Москва. 1830-й.
«У Сашеньки встречала я в это время ее двоюродного брата, неуклюжего, косолапого мальчика лет шестнадцати или семнадцати, с красными, но умными, выразительными глазами, со вздернутым носом и с язвительно-насмешливой улыбкой. Он учился в Университетском пансионе, но ученые его занятия не мешали ему быть нашим кавалером почти каждый вечер на гулянье и на вечерах; все его называли просто Мишель, и я так же, как и все, не заботясь нимало о его фамилии. Я прозвала его своим чиновником по особым поручениям и отдавала ему на сбережение мою шляпу, мой зонтик, мои перчатки, но перчатки он часто затеривал, и я грозила отрешить его от вверенной должности».
Весной Москва пустела. Все разъезжались по деревням.
«Сашенька уехала в деревню, которая находилась в полутора верстах от нашего Большакова, а тетка ее Столыпина жила от нас в трех верстах, в прекрасном своем Средникове; у нее гостила Елизавета Алексеевна Арсеньева с внуком своим Лермонтовым. Такое приятное соседство сулило мне много удовольствия, и на этот раз я не ошиблась. В деревне я наслаждалась полной свободой… Сашенька и я по нескольку раз в день ездили и ходили Друг к другу, каждый день выдумывали разные parties de plaisir[1], катанья, кавалькады, богомолья; то-то было мне раздолье!»
«Сашенька и я точно, мы обращались с Лермонтовым, как с мальчиком, хотя и отдавали полную справедливость его уму. Такое обращение бесило его до крайности, он домогался попасть в юноши в наших глазах, декламировал нам Пушкина, Ламартина и был неразлучен с огромным Байроном. Бродит, бывало, по тенистым аллеям и притворяется углубленным в размышления, хотя ни малейшее наше движение не ускользало от его зоркого взгляда. Как любил он под вечерок пускаться с нами в самые сентиментальные суждения, а мы, чтоб подразнить его, в ответ поддадим ему волан или веревочку, уверяя, что по его летам ему свойственно прыгать и скакать, чем прикидываться непонятым и неоценимым снимком с первейших поэтов.

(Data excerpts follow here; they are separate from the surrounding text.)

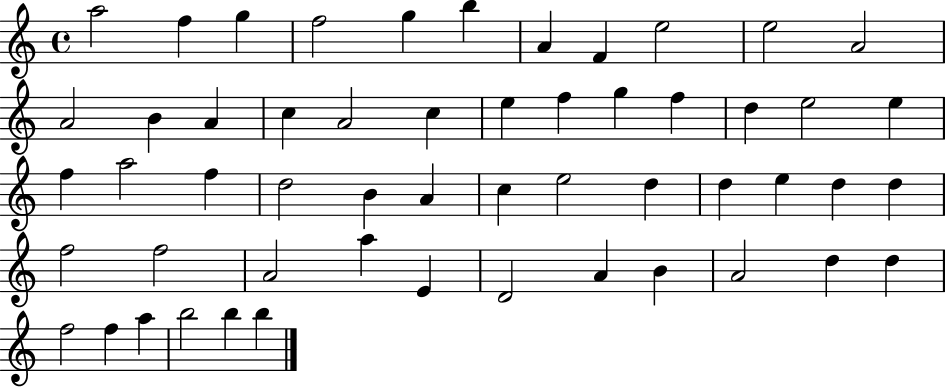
{
  \clef treble
  \time 4/4
  \defaultTimeSignature
  \key c \major
  a''2 f''4 g''4 | f''2 g''4 b''4 | a'4 f'4 e''2 | e''2 a'2 | \break a'2 b'4 a'4 | c''4 a'2 c''4 | e''4 f''4 g''4 f''4 | d''4 e''2 e''4 | \break f''4 a''2 f''4 | d''2 b'4 a'4 | c''4 e''2 d''4 | d''4 e''4 d''4 d''4 | \break f''2 f''2 | a'2 a''4 e'4 | d'2 a'4 b'4 | a'2 d''4 d''4 | \break f''2 f''4 a''4 | b''2 b''4 b''4 | \bar "|."
}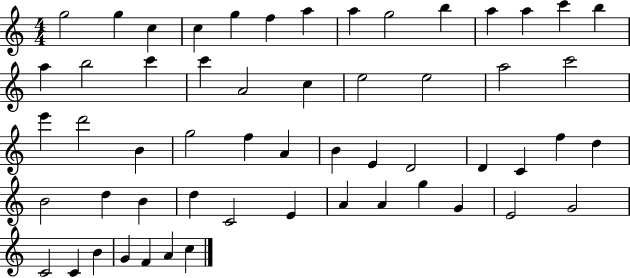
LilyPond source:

{
  \clef treble
  \numericTimeSignature
  \time 4/4
  \key c \major
  g''2 g''4 c''4 | c''4 g''4 f''4 a''4 | a''4 g''2 b''4 | a''4 a''4 c'''4 b''4 | \break a''4 b''2 c'''4 | c'''4 a'2 c''4 | e''2 e''2 | a''2 c'''2 | \break e'''4 d'''2 b'4 | g''2 f''4 a'4 | b'4 e'4 d'2 | d'4 c'4 f''4 d''4 | \break b'2 d''4 b'4 | d''4 c'2 e'4 | a'4 a'4 g''4 g'4 | e'2 g'2 | \break c'2 c'4 b'4 | g'4 f'4 a'4 c''4 | \bar "|."
}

Еще очень подсмеивались мы над ним в том, что он не только был неразборчив в пище, но никогда не знал, что ел, телятину или свинину, дичь или барашка; мы говорили, что, пожалуй, со временем он, как Сатурн, будет глотать булыжник. Наши насмешки выводили его из терпения, он споривал с нами почти до слез, стараясь убедить нас в утонченности своего гастрономического вкуса; мы побились об заклад, что уличим его в противном на деле. И в тот же самый день после долгой прогулки верхом велели мы напечь к чаю булочек с опилками! И что же? Мы вернулись домой утомленные, разгоряченные, голодные, с жадностью принялись за чай, а наш-то гастроном Мишель, не морщась, проглотил одну булочку, принялся за другую и уже придвинул к себе и третью; но Сашенька и я, мы остановили его за руку, показывая в то же время на неудобосваримую для желудка начинку. Тут не на шутку взбесился он, убежал от нас и не только не говорил с нами ни слова, но даже и не показывался несколько дней, притворившись больным».
Каникулы заканчивались. Наступила середина августа. Лермонтов был влюблен в Екатерину, но она не принимала его чувства всерьез, хотя и читала его стихи, посвященные ей: «Черноокой», «Благодарю».
Лермонтов был убежден, что его избранница, не отвечающая на его страстный интерес к ней, «обманывает» его, издевается над ним и т. д.
Однажды он спросил Екатерину:
«— А вы будете ли гордиться тем, что вам первой я посвятил свои вдохновения?
— Может быть, более других, но только со временем, когда из вас выйдет настоящий поэт, и тогда я буду с наслаждением вспоминать, что ваши первые вдохновения были посвящены мне, а теперь, Monsieur Michel, пишите, но пока для себя одного; я знаю, как вы самолюбивы, и потому даю вам совет, за него вы со временем будете меня благодарить.
— А теперь еще вы не гордитесь моими стихами?
— Конечно, нет, — сказала я, смеясь, — а то была бы похожа на тех матерей, которые в первом лепете своих птенцов находят и ум, и сметливость, и характер, и согласитесь, что и вы, и стихи ваши еще в совершенном младенчестве.